Bewegingloos staan de populieren langs het kanaal. De maretakken in hun toppen ogen als verlaten vogelnesten. Ergens ver weg klinkt de doffe knal van een vergeten rotje. De Maas maakt zich breed en sluit aan bij de stille bomentaal. Geruisloos voert de rivier het water af. Nu de pont uit de vaart is, lijken de molens en huizen aan de overkant zich op te houden achter een glazen wand. Onbereikbaar, onaanraakbaar. De dag lijkt nog het meest op een veel te lichte nacht.
Een man veegt de laatste vuurwerkresten bij elkaar. Het hoopje past met gemak op het blik. Zijn buurman achter het raam zit over de tafel gebogen. Zachtgeel licht tekent de kromme lijn van zijn rug. Misschien is hij blijven hangen aan een kruiswoordpuzzel. Of denkt hij na over de slagingskans van wat hij zich heeft voorgenomen.
In het kapelletje aan het Kerkplein staan de gipsen beelden rond het kribje nog precies zo opgesteld als voor kerst. Met de handen in de zakken bedwing ik de neiging de koningen tussen de herders te plaatsen. Het is mijn stalletje niet. Even verderop, een weiland met echte schapen, de ruggen groen. Hun pootjes zakken tot de enkels weg in het natte gras. Vlak voor mij staart er eentje kauwend voor zich uit. ‘Zalig nieuwjaar,’ probeer ik tegen beter weten in. De ooi kijkt me peinzend aan. Alsof ze poogt zich te herinneren wat ze gisteren at.

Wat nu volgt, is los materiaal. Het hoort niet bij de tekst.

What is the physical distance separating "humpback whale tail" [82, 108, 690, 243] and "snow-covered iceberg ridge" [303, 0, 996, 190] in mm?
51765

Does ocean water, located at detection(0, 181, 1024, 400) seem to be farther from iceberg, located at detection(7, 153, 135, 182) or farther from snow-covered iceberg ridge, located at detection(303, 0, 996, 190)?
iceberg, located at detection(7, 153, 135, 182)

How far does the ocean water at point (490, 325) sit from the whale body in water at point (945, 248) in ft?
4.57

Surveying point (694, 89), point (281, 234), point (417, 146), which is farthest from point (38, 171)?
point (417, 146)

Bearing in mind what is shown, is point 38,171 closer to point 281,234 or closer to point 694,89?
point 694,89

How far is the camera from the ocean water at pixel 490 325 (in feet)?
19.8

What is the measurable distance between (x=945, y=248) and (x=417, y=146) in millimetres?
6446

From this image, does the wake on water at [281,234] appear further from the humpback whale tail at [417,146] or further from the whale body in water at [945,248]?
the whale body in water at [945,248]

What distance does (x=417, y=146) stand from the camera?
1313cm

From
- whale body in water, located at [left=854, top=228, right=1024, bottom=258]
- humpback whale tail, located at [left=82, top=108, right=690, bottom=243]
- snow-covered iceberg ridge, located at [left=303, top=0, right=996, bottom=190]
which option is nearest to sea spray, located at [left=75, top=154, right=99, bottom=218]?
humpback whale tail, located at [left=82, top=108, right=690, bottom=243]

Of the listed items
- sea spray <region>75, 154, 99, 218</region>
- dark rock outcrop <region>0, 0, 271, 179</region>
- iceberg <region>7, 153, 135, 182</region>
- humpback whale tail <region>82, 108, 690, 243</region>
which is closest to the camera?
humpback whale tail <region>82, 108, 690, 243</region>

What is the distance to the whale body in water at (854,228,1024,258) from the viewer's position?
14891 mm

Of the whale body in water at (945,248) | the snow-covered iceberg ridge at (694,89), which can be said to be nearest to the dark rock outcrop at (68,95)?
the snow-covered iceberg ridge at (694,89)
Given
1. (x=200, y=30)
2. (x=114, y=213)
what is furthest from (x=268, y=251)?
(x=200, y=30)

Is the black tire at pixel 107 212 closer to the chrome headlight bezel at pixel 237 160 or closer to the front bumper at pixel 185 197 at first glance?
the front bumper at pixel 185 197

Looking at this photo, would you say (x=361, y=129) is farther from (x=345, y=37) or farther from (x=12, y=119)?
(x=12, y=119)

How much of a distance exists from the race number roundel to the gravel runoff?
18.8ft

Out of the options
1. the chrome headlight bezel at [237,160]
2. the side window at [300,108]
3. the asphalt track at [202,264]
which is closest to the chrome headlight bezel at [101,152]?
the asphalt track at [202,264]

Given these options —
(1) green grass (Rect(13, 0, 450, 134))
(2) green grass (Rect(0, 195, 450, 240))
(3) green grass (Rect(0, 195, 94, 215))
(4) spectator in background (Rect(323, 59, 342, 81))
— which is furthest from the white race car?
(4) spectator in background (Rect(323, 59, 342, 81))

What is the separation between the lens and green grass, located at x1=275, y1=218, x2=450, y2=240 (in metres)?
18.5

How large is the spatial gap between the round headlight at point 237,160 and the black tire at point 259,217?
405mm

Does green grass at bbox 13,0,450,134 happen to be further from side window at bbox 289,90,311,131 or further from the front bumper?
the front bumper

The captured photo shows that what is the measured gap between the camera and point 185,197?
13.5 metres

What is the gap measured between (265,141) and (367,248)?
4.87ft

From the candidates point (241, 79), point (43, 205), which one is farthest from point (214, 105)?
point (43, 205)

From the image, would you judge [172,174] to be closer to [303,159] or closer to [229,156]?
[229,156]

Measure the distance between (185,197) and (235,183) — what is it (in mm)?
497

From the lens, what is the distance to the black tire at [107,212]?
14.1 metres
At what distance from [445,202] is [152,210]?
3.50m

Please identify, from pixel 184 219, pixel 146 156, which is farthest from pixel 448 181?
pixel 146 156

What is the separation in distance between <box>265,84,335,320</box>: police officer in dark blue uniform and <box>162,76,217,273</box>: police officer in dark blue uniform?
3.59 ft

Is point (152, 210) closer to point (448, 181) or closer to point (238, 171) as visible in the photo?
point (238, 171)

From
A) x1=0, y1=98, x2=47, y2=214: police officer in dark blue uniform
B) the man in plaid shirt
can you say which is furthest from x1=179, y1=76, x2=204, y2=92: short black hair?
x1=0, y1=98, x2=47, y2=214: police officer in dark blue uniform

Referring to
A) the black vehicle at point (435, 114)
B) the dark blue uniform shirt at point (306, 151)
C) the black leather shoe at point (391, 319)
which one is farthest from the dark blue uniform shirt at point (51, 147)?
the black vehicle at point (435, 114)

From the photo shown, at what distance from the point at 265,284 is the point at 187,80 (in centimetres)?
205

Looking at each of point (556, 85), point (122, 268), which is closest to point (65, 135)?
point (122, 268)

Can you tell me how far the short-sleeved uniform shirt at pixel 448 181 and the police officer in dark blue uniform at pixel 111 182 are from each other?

Terwijl ik buiten was, is de slinger van de klok heen en weer blijven bewegen. Elke zwaai naar links en rechts markerend met een tik. De woonkamer is gevuld met de weggehakte seconden. De verwarming reutelt. Vijf keer slaat de klok. Buiten geeft de dag zich al gewonnen. Binnen overvalt mij het gevoel dat ik moet opschieten. Ik weet alleen nog niet waarmee.
Deze column is gepubliceerd in Dagblad de Limburger op 6 januari 2018.